The American Retirement Association is asking the ERISA Advisory Council to examine issues concerning the extent to which an ERISA-covered retirement plan may use plan assets to pay the costs associated with plan design changes and other features that encourage retirement savings.
In an April 3 letter to ERISA Advisory Council Executive Secretary Larry Good, the ARA explains that under existing Department of Labor guidance (DOL Advisory Opinion 2001-01A), plan assets may be used for expenses relating to “legally required” plan amendments necessary to maintain a plan’s tax qualification, but the employer must pay for costs of any discretionary plan changes – those which are treated as nonfiduciary “settlor” decisions.
The ARA observes that while continuous innovation in plan design by policymakers and industry leaders holds the promise of improved retirement preparedness for millions of workers, plan sponsors have to balance the costs of realizing beneficial plan changes for plan participants against their likely benefits. In today’s regulatory climate, however, the adoption of many optional plan designs and features popular with employers and employees – such as automatic enrollment and QDIAs – are not legally required and would be considered “discretionary” under the DOL guidance, the letter further explains.
“As a result, the costs of amending the plan to establish such popular design features and retirement readiness programs are not payable out of plan assets, causing employers, especially small employers, to forego plan amendments due to their associated costs, when the features potentially will generate tremendous benefits for employees,” according to ARA Executive Director and CEO Brian Graff, Chief Government Affairs Officer Will Hansen and General Counsel Allison Wielobob.
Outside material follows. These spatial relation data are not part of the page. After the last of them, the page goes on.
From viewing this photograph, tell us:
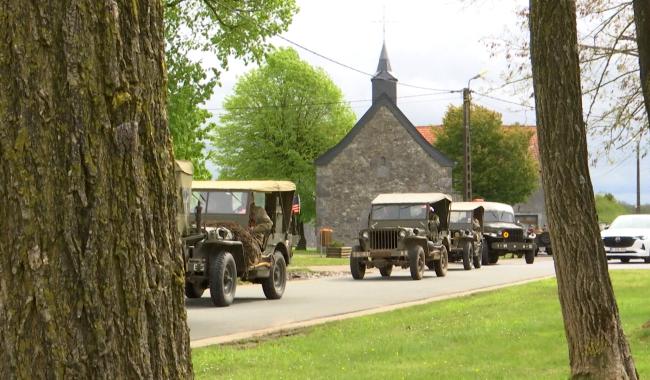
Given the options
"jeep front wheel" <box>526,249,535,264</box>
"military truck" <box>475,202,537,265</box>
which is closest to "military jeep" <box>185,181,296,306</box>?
"military truck" <box>475,202,537,265</box>

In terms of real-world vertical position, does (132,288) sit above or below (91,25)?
below

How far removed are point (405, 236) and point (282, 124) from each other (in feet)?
130

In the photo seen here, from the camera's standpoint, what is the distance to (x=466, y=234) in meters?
32.9

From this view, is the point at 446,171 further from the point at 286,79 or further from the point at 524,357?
the point at 524,357

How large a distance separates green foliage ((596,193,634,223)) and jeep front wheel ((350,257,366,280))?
55.0 meters

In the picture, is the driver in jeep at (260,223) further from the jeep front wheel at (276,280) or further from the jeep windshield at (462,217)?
the jeep windshield at (462,217)

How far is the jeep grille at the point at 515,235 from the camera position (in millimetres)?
37688

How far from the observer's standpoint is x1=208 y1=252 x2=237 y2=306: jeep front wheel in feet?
56.0

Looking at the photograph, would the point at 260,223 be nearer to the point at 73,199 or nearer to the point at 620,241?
the point at 73,199

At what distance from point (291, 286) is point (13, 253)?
20.7m

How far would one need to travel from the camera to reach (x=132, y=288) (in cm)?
319

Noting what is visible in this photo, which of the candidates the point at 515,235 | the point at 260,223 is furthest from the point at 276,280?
the point at 515,235

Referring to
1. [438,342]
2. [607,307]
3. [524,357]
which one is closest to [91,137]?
[607,307]

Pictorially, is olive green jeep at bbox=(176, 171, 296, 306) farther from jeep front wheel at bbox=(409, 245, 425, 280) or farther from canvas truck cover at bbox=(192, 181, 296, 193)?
jeep front wheel at bbox=(409, 245, 425, 280)
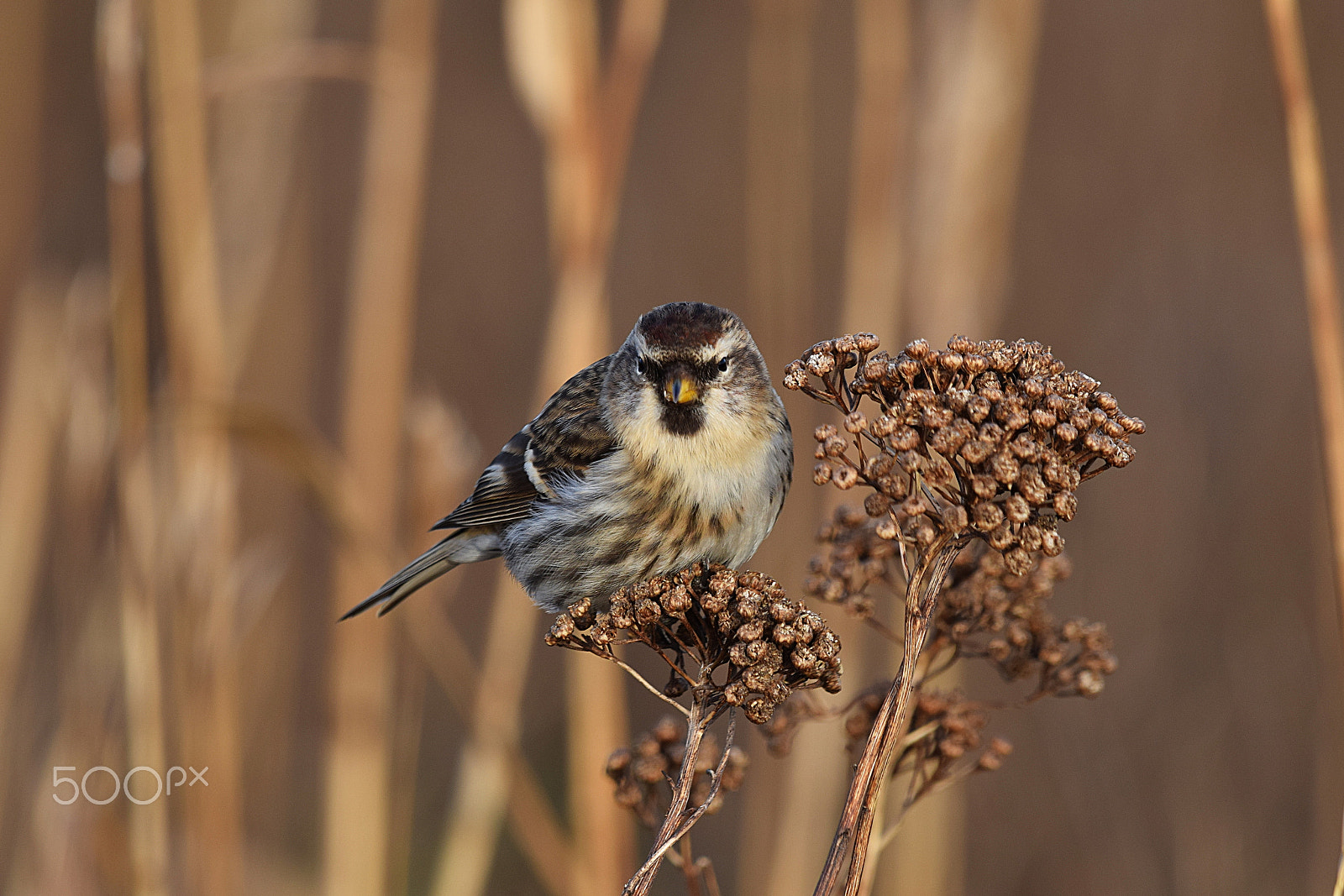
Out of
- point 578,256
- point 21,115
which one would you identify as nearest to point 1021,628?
point 578,256

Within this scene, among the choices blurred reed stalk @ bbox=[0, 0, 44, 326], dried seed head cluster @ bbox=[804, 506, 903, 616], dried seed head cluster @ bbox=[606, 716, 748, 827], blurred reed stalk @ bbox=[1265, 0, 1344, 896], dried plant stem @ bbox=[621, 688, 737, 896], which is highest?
blurred reed stalk @ bbox=[0, 0, 44, 326]

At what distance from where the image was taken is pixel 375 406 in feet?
9.96

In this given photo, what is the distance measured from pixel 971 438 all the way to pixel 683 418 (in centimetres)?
114

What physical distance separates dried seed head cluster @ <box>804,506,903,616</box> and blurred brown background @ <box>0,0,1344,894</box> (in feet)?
2.98

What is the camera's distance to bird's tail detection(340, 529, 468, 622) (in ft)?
8.65

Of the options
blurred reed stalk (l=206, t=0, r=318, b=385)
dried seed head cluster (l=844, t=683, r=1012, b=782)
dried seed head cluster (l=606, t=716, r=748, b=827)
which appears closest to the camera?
dried seed head cluster (l=844, t=683, r=1012, b=782)

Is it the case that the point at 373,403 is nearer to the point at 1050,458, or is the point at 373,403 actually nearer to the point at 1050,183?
the point at 1050,458

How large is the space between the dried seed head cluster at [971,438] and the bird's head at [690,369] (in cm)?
85

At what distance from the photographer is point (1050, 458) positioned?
1483 mm

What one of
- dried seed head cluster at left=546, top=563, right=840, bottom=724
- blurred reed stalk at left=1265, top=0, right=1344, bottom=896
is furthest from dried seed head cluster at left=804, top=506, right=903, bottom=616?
blurred reed stalk at left=1265, top=0, right=1344, bottom=896

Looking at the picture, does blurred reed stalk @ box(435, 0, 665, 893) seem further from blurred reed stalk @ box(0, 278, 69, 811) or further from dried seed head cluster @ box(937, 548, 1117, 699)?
blurred reed stalk @ box(0, 278, 69, 811)

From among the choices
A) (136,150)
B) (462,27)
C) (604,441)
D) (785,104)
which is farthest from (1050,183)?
(136,150)

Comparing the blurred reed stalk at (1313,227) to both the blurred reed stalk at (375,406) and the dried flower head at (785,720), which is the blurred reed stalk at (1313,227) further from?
the blurred reed stalk at (375,406)

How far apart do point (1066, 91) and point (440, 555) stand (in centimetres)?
475
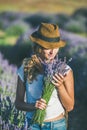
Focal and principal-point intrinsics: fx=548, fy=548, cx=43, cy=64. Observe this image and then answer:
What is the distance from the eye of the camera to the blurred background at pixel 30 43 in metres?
6.92

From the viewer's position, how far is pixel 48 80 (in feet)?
17.9

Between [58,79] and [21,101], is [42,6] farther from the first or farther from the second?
[58,79]

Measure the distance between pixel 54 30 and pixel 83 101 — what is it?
8.81 ft

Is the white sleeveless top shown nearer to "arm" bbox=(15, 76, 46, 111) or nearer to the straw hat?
"arm" bbox=(15, 76, 46, 111)

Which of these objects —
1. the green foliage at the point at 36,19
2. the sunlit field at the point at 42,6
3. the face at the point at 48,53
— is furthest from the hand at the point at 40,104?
the sunlit field at the point at 42,6

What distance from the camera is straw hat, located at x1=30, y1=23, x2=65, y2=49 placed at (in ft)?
18.2

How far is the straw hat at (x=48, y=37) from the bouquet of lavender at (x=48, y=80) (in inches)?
7.4

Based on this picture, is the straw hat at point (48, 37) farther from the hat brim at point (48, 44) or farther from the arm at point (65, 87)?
the arm at point (65, 87)

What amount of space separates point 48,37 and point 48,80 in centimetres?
46

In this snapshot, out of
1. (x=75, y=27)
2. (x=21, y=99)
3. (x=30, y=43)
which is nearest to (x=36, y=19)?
(x=75, y=27)

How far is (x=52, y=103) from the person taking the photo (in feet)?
18.3

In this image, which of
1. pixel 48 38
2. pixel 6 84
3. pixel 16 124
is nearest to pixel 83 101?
pixel 6 84

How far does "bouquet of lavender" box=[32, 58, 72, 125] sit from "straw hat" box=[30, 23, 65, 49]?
0.19 m

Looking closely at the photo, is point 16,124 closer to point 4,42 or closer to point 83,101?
point 83,101
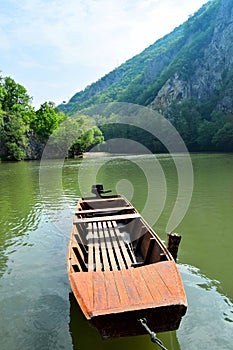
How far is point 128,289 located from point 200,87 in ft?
369

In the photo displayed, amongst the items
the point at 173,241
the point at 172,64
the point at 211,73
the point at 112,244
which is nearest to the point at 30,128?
the point at 112,244

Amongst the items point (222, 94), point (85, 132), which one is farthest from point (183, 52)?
point (85, 132)

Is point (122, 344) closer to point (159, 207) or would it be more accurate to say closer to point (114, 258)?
point (114, 258)

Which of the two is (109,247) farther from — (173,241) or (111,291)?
(111,291)

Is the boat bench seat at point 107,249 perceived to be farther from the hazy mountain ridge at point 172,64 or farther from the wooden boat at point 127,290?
the hazy mountain ridge at point 172,64

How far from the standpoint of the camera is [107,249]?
7.42 metres

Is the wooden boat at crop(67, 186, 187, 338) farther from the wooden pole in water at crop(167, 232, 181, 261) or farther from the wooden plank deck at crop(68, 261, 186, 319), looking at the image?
the wooden pole in water at crop(167, 232, 181, 261)

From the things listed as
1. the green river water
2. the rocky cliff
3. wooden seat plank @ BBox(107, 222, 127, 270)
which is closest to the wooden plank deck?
the green river water

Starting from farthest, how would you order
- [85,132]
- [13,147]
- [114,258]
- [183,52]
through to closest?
[183,52]
[85,132]
[13,147]
[114,258]

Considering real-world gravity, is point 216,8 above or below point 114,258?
above

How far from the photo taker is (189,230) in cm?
1120

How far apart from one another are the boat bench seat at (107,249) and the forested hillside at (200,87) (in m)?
69.5

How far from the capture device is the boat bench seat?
6.45 metres

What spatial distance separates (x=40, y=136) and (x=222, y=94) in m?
61.7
“The ARA is concerned that under current DOL guidance, adoption of beneficial ERISA plan design features is undermined by the costs employers bear in implementing them,” they further emphasize.
As such, they encourage the Advisory Council to examine this topic and consider recommending that the DOL review its interpretation of reasonable uses of plan assets.
The next meeting of the ERISA Advisory Council is scheduled for April 10, when it will set the topics to be addressed by the Council in 2019 and receive an update from leadership of the Employee Benefits Security Administration (EBSA).
In 2018, the Council studied lifetime income products as a qualified default investment option with a focus on decumulation and rollovers and evaluated the DOL’s regulations and guidance on ERISA bonding requirements.